Speaking at the Barclays Capital 2010 Global Financial Services Conference, Capital One CEO Richard Fairbank was pessimistic about the housing market and about consumer demand -- but optimistic about his bank's prospects.
Fairbank, in remarks that were broadcast on the web, was asked by an audience member whether there will be a double-dip in the housing market. He chose his words carefully. "I think we feel very cautious about the housing market," Fairbank said. "I think that even despite some of the recent months where home prices have gone up, I think it's a very plausible case for home prices to go back down again."
His dim view of the U.S. housing market, he said, is based on the current "logjam" of defaulted mortgages and foreclosures being dealt with at Capital One, which added a retail banking arm to its lending and credit card businesses in 2005. "Unsold inventory is really at just about an all-time high."
Although he claimed not to be predicting a "double-dip recession," Fairbank was not at all optimistic about the housing market. "We are managing to a view that home prices are more likely to be headed down rather than up," he said.

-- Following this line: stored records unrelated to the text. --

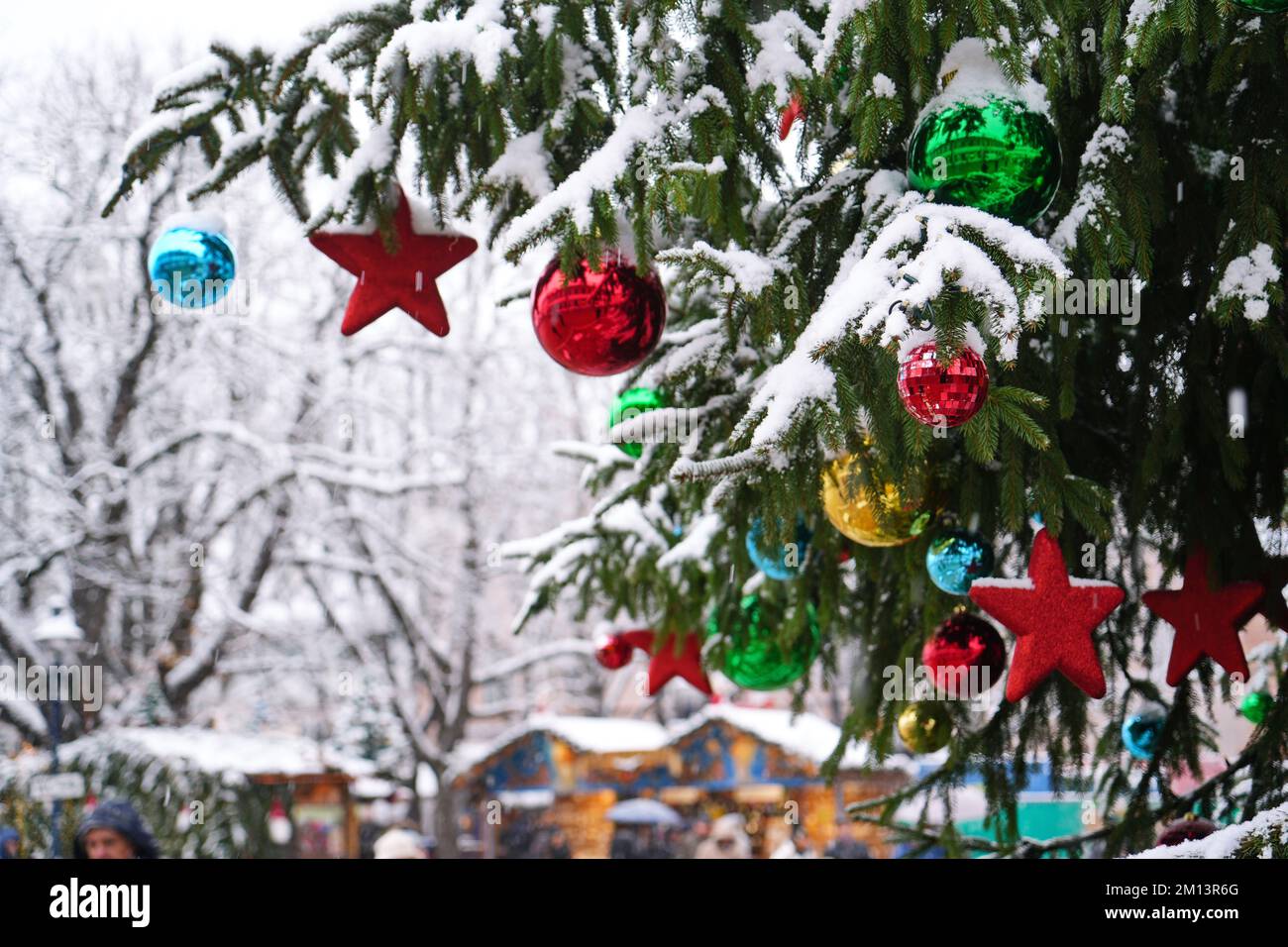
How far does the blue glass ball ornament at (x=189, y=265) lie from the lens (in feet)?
11.7

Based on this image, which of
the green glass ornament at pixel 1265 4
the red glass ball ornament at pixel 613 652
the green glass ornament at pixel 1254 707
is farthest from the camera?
the red glass ball ornament at pixel 613 652

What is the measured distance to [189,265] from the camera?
3.60m

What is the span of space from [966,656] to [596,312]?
5.36 feet

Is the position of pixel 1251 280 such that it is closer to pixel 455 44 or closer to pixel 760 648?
pixel 455 44

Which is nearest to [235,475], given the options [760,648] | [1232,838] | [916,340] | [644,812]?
[644,812]

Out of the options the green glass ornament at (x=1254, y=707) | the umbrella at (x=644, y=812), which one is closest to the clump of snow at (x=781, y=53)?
the green glass ornament at (x=1254, y=707)

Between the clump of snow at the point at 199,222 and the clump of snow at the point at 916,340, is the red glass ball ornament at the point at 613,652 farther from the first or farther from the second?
the clump of snow at the point at 916,340

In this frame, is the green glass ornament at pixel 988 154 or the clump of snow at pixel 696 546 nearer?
the green glass ornament at pixel 988 154

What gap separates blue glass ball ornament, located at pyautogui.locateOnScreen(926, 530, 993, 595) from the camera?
3.51 metres

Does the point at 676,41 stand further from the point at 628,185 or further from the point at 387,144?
the point at 387,144

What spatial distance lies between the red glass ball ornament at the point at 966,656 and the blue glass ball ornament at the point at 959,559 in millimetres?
300

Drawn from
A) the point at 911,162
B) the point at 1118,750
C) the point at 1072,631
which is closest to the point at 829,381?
the point at 911,162
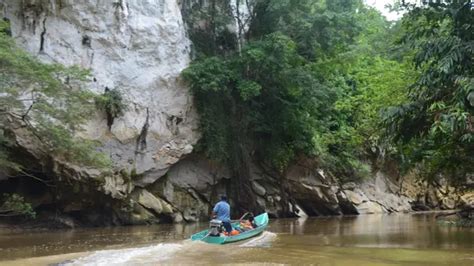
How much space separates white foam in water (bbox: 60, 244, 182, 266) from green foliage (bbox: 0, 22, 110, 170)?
4.36 m

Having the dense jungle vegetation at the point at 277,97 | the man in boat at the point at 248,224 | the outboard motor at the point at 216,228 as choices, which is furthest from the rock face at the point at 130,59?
the outboard motor at the point at 216,228

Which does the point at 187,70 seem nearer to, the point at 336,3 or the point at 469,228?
the point at 336,3

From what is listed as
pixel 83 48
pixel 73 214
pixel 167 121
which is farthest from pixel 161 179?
pixel 83 48

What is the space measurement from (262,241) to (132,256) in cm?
462

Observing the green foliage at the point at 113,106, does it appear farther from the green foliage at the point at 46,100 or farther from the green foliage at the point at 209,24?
the green foliage at the point at 209,24

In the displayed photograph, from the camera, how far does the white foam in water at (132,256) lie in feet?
34.8

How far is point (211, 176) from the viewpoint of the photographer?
26.1m

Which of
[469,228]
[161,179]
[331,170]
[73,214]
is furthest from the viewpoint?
[331,170]

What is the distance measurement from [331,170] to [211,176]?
814cm

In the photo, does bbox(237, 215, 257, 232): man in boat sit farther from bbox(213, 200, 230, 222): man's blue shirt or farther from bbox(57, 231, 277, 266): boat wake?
bbox(57, 231, 277, 266): boat wake

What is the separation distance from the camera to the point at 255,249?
1332 cm

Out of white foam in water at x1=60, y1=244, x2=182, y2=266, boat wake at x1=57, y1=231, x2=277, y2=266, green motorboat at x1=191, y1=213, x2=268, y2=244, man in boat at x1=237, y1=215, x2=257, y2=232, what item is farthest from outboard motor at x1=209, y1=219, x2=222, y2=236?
man in boat at x1=237, y1=215, x2=257, y2=232

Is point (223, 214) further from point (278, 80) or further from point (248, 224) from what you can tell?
point (278, 80)

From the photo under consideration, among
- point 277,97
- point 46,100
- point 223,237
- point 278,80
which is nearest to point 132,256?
point 223,237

Nervousness on the part of consumers, he said, isn't helping. Because more people are saving money rather than spending it, their credit is relatively strong, but the economy is suffering from the lack of demand. "We've got to be careful what we wish for here," he said. "Credit is improving certainly faster than the economy is."
The thrust of the speech and Q&A session was a brief on Capital One's own position, which Fairbank and head of investor relations Jeff Norris said was largely conservative. The bank, they said, will be resilient "even in the face of a weak economy."